Sake – a Japanese History – travel review

We in the West are becoming more familiar with Sake. There are now many more Japanese restaurants in our cities and all of them will have a drinks menu that will include a sake or two. It’s the Japanese national alcoholic beverage and most people already know that it’s made of rice.

Yes, it’s called sake in the English-speaking world and in most other countries as well, but in Japan that word refers to every form of alcohol. The Japanese term for this specific drink is Nihonshu which just means “Japanese alcohol”.

Sake is an ancient drink that started as more of a food. Rice was first chewed and then fermented. The earliest reference to alcohol in Japan is found in “The Book of Wei” written by Wei Shou from 551 to 554 and is a text in Chinese. Sake is also referred to in the “Kojiki”, written by Ō no Yasumaro at the request of Empress Gemmei, Japan’s earliest history document, which dates from around 711. By the Asuka period (from 592 to 710) sake as we know it was being made from the traditional ingredients of rice, water and yellow kōji mould (Aspergillus oryzae). In the Heian period (from 794 to 1185) sake was a drink reserved for religious ceremony and not made for popular consumption.

Sake production was a government monopoly for centuries, but in the 1100s temples were allowed to produce sake, and they became the key producers for the next 500 years.

Sake is regularly described as rice wine but, unlike the wine that one would make from grapes, sake is produced via a brewing method similar to that of beer. The sugar necessary to produce alcohol must first be converted from rice starch. The difference in alcohol content between wine, beer and sake is that table wine usually has 8 to 14% alcohol, beer has 3 to 6%, whilst sake has 12 to 18% alcohol.

During the Meiji Restoration (restoring imperial rule to Japan in 1868), laws allowed anybody set up their own sake breweries. Around 30,000 of them opened across Japan, and most that continued past this era were those operated by wealthy landowners who grew table rice. They would have some of their crop left over at the end of the season and, rather than wasting the grain, they sent it to their breweries to be made into sake.

When in World War II Japan found itself short of rice for sake-making, alcohol was added to increase its volume.
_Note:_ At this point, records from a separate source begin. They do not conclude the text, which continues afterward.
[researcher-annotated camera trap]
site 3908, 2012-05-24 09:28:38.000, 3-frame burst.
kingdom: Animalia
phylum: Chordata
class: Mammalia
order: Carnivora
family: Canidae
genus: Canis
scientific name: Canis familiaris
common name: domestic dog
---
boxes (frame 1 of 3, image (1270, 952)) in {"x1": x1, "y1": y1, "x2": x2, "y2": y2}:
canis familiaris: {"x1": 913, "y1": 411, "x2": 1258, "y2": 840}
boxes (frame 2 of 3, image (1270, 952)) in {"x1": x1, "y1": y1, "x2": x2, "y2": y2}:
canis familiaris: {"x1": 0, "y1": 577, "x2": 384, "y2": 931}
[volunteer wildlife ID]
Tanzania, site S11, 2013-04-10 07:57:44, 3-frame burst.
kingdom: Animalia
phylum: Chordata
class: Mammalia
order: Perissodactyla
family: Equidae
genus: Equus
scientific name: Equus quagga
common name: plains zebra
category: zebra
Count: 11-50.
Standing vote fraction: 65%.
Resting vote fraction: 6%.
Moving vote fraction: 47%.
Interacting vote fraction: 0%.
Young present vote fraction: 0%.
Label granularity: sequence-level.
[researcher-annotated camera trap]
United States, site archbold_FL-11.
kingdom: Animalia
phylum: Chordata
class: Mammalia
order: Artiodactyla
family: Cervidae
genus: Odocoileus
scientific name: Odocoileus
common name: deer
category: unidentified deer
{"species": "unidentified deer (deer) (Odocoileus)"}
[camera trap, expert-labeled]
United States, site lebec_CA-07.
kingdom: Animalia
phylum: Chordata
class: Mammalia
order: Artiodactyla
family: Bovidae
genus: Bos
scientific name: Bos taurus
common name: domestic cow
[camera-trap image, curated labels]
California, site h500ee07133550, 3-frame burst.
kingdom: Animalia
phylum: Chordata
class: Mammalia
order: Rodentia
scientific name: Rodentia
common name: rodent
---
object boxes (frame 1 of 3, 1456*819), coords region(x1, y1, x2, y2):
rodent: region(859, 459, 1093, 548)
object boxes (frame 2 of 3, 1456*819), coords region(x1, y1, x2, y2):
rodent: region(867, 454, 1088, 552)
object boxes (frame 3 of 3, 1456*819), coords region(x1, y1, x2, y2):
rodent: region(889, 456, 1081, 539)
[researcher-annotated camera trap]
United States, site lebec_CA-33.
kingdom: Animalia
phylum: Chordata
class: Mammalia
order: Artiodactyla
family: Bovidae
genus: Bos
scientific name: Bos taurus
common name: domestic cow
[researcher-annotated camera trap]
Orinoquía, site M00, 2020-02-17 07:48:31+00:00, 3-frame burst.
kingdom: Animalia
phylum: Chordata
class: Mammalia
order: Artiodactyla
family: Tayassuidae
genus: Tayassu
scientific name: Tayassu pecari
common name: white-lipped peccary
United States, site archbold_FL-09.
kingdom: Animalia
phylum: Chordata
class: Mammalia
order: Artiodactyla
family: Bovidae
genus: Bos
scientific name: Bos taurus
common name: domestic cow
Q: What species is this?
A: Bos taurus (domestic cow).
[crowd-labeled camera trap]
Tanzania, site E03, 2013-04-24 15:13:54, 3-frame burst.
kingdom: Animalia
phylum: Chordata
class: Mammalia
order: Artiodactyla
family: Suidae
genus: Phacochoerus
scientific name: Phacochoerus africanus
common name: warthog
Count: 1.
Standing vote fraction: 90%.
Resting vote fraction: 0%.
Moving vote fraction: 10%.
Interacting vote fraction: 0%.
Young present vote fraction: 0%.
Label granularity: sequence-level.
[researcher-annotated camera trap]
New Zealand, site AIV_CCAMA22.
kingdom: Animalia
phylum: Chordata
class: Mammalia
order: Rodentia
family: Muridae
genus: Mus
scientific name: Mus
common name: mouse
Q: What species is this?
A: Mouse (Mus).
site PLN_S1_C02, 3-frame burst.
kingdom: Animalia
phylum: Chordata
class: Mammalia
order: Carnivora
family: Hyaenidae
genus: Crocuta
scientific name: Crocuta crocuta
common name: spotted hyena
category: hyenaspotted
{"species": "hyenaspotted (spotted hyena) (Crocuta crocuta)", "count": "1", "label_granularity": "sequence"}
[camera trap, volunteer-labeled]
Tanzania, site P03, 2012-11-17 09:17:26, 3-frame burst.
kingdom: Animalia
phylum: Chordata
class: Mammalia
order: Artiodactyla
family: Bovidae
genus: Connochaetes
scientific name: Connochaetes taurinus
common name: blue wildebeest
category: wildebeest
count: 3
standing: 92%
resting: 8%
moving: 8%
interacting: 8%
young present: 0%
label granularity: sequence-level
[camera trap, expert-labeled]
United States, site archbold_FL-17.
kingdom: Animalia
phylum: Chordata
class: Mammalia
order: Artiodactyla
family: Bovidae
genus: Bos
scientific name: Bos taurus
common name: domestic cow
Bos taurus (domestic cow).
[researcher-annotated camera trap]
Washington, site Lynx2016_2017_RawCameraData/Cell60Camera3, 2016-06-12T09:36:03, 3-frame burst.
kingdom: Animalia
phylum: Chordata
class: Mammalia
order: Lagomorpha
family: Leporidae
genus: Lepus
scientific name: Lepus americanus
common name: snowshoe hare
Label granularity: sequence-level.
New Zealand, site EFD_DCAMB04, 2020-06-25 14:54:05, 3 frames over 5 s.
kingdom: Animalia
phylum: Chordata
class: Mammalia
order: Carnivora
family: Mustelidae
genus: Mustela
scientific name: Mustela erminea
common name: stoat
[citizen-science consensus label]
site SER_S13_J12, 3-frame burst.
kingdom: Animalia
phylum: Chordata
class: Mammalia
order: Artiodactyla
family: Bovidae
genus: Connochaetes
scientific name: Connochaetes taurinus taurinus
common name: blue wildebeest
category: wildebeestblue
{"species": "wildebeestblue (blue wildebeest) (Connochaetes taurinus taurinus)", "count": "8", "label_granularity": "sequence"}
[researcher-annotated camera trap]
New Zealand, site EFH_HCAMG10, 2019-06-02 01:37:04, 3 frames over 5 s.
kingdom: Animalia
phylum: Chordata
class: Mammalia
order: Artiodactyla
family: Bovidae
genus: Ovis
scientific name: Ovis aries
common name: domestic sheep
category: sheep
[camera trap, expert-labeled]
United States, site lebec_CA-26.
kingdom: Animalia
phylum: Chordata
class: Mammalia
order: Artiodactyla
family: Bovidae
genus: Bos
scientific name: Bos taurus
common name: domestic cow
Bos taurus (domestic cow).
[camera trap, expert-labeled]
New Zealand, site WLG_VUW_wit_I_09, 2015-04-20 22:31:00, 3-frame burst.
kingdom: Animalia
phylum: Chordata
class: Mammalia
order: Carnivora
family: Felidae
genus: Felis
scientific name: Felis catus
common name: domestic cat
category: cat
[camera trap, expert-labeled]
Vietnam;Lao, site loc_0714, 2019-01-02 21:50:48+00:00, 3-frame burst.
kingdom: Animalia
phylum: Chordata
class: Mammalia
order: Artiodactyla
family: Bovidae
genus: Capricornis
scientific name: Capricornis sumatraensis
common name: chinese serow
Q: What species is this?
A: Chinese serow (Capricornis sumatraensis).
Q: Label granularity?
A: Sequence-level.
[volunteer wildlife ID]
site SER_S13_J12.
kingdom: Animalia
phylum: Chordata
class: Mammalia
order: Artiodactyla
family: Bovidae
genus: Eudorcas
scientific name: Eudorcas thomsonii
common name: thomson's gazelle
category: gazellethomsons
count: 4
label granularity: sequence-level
As early as the late 17th century it had been discovered that small amounts of alcohol could be added to sake before pressing to extract more flavour from the rice, but during the War pure alcohol and glucose were added, to considerably increase the sake yield. The majority of modern sake is now made with additional alcohol.

In Japan sake is served chilled, at room temperature, or warm, depending on the custom of the drinker, the quality of the sake, and the weather. Warm or hot sake is popular when it’s cold outside and it’s said that heating improves a poor bottle of sake. The best quality sake is never consumed hot because it’s considered that the flavour would be impaired.

Sake is usually drunk from traditional small cups called o choko. These are stemless and usually ceramic, and many have become collectors’ items. They were preferred as there was less chance of them being upturned by the swinging sleeves of those wearing elaborate kimonos. Stemmed glasses are now sometimes used for the finest sake and one finds them used increasingly for sake tasting. It is the custom for guests to serve others rather than themselves. Another traditional drinking vessel is the wooden masu. This is a small square box usually made of Japanese cedar, and was originally used as a one-portion measure for rice.

Sake at home is best kept refrigerated or in a cool cupboard.  If stored at room temperature it is best enjoyed within a couple of months as it is believed that sake does not age well, although there are now some bottles that are considered to improve with age. After opening, a bottle of sake remains at its best a little longer than would wine, but should still be consumed as soon as possible.